## TASK INSTRUCTIONS
Reproduce the Kearns biography starting at the words "He was ranking" and stopping after "four-year electrician apprenticeship.". Swap "Kearns" for "Mr. Kearns" throughout that stretch.

## TEXT SEGMENT
Jerry A. Kearns (born July 8, 1944) is a Democratic politician who represented the 83rd District in the Iowa House of Representatives since 2008.

He was ranking member of the Veterans Affairs Committee and also served on the Agriculture, Labor, and Ways and Means Committee.

Education
Kearns graduated from Wyaconda High School in Missouri in 1962. He later attended Southeast Iowa Community College and also went to a four-year electrician apprenticeship.

Career
From 1965 to 1969, Kearns served in the US Air Force.
Outside politics Kearns spent 38 years as an industrial electrician at Henniges Automotive.

Organizations
Kearns has been a member of the following organizations:
Lee County Board of Supervisors
American Legion
Elks Club
University of Iowa Labor Advisory Board
Lee County Democratic Party 
Iowa Democratic Party
Keokuk's Trinity United Methodist Church

Family
Kearns is married to his wife Diane and together they have two sons, Christopher and Aaron, along with seven grandchildren.

## STORED DATA
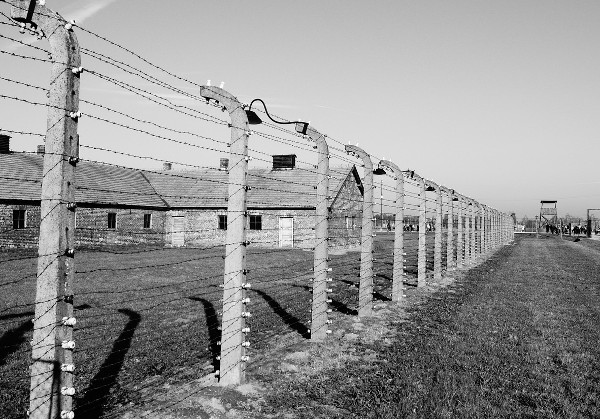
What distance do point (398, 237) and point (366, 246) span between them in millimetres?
2732

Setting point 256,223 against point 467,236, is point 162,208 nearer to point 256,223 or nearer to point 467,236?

## THE RESULT
He was ranking member of the Veterans Affairs Committee and also served on the Agriculture, Labor, and Ways and Means Committee.

Education
Mr. Kearns graduated from Wyaconda High School in Missouri in 1962. He later attended Southeast Iowa Community College and also went to a four-year electrician apprenticeship.